--- start ---
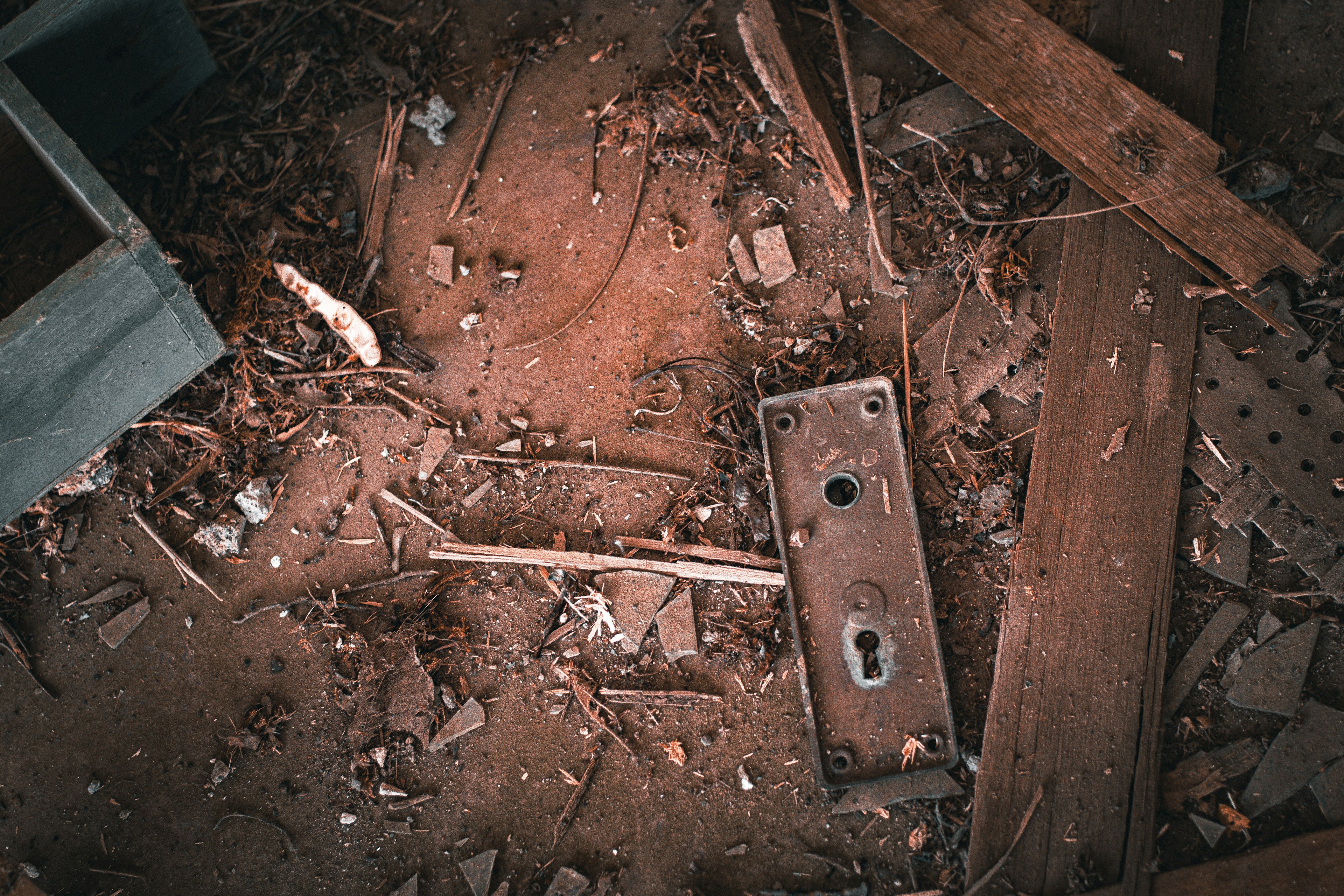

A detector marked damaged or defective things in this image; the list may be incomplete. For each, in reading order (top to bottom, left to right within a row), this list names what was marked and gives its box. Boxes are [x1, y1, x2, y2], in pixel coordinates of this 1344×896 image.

broken wood shard [742, 0, 855, 211]
broken wood shard [855, 0, 1317, 291]
rusty metal door plate [758, 376, 957, 790]
splintered board edge [758, 379, 957, 790]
--- end ---
### What you will do
Write the records out again with every "image" swapped for "photo" and nothing else changed. Leave the pictures out.

### Output of the task
A detector marked damaged or defective things in this photo; the list may be incomplete. For each, in reading order (top to bottom, left to right within a row), this list names what was marked and gives its box. Boxes are [x1, y1, x2, y2], in pixel coordinates of this 1344×896 photo.

broken wood shard [742, 0, 855, 211]
broken wood shard [855, 0, 1317, 291]
rusty metal door plate [758, 376, 957, 790]
splintered board edge [758, 379, 957, 790]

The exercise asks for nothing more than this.